When a parent or family member reports supernatural events, their account can be attributed to religious fervor, psychological disturbance, or simple fabrication. When a registered nurse documents unusual phenomena in a patient chart, when a state social worker describes impossible physical feats in an official case file, when police officers note unexplained events in departmental reports, the calculus changes. These are not people seeking attention or promoting a religious agenda. They are professionals performing their duties, documenting what they observed in formats designed for institutional record-keeping, using language shaped by years of training in objective reporting.

This does not mean their accounts are necessarily accurate. Human perception is fallible, and professionals are as susceptible to cognitive biases as anyone else. Group dynamics can amplify unusual interpretations of events, and the charged atmosphere of a case already framed as demonic possession may have predisposed witnesses to interpret ambiguous events in supernatural terms. Memory, too, is reconstructive rather than reproductive, meaning that accounts written even hours after an event may differ from what actually occurred.

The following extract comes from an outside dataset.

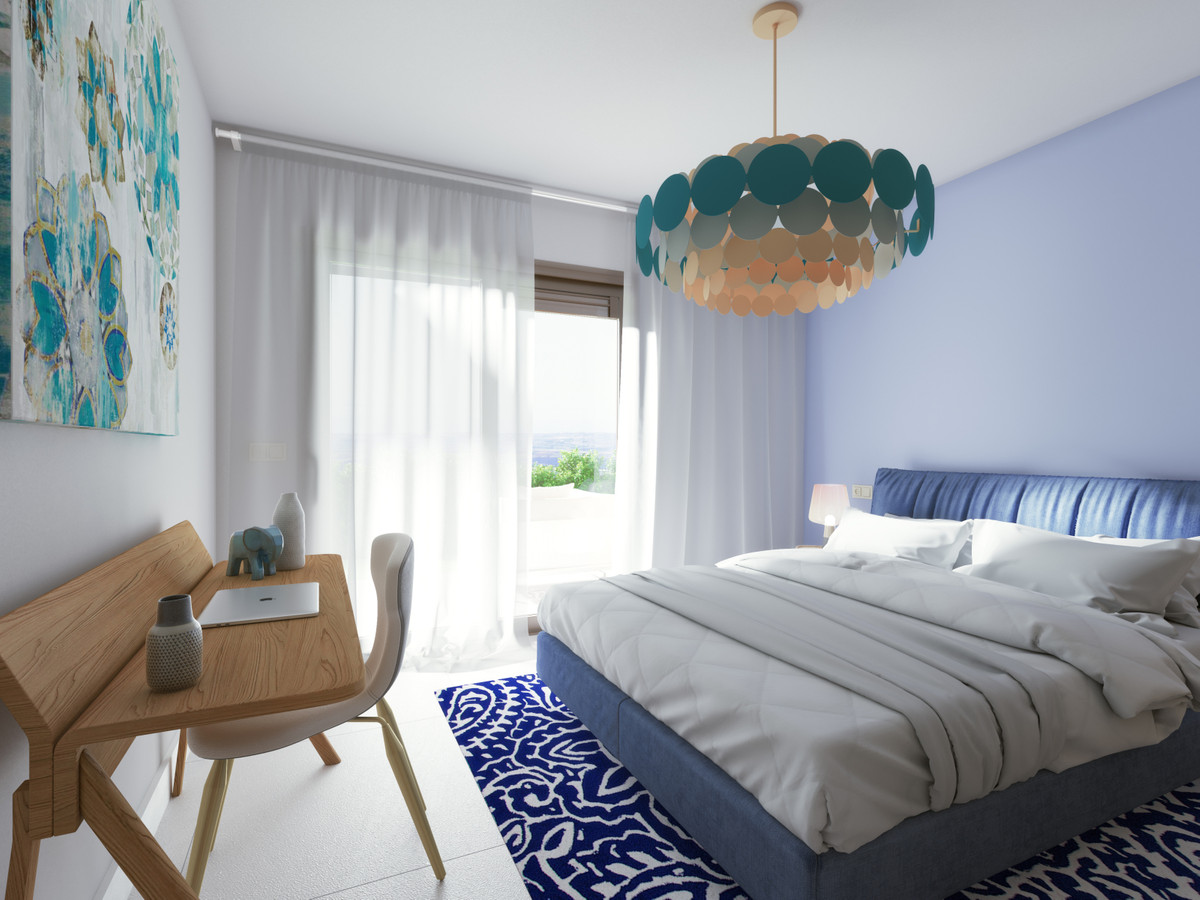 3 Bedroom Townhouse for Sale in Istán — 9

Still, the sheer volume and consistency of official documentation in the Ammons case places it in rare territory. Few alleged possessions in modern American history have generated such a paper trail, and fewer still have involved so many independent witnesses from different professional backgrounds arriving at similar conclusions about what they observed.

A City’s Haunted Legacy

The case also resonated because of its setting. Gary, Indiana, was a city in decline, its population shrinking, its infrastructure crumbling, its neighborhoods dotted with abandoned homes that seemed to embody a kind of civic despair. The idea that something malevolent had taken root in one of these forgotten houses felt symbolically appropriate, as if the spiritual darkness mirrored the economic and social blight that had consumed the city.

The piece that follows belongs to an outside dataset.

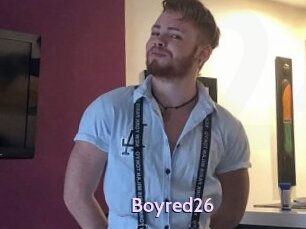 Boyred26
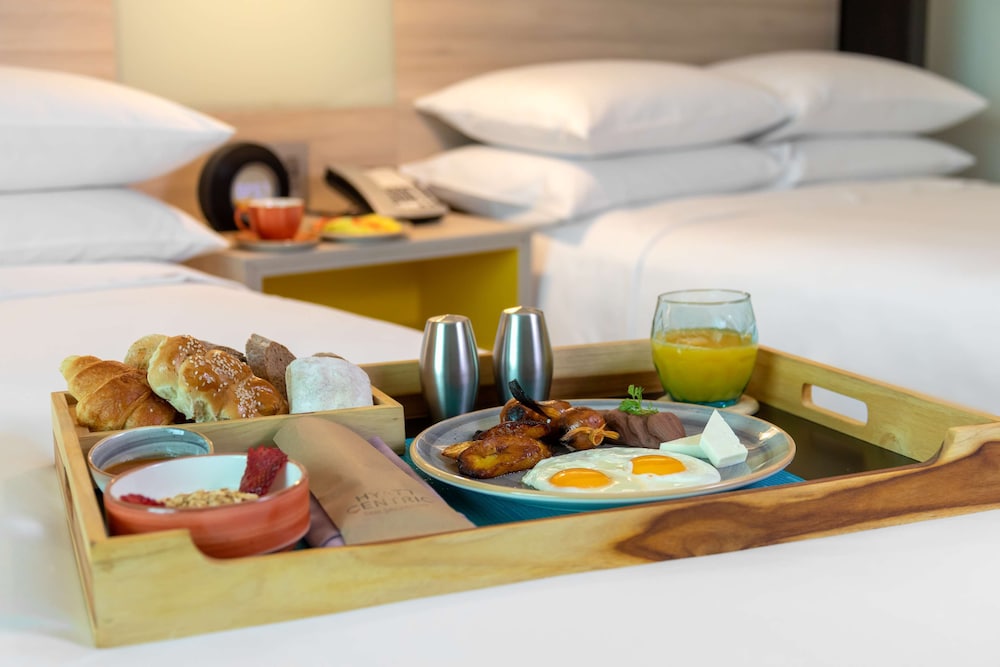 Hyatt Centric San Salvador 43/67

Whether the events on Carolina Street were genuinely supernatural or the product of complex psychological and social dynamics, they left an indelible mark on the people involved. The Ammons family rebuilt their lives in Indianapolis. Father Maginot continued his ministry. Captain Austin retired from the police force. The house itself was reduced to rubble and memory.

But the official records remain, filed in the archives of the Indiana Department of Child Services, the Gary Police Department, and Methodist Hospital. They sit alongside thousands of other case files and incident reports, indistinguishable in format from the routine documentation of ordinary events. Only their content sets them apart, describing in the measured, dispassionate language of institutional record-keeping a series of events that defy institutional explanation. They are, perhaps, the most unsettling documents in the case, precisely because they were never meant to be remarkable. They were simply meant to record what happened.

And what happened, according to those who were there, was something that none of them could explain.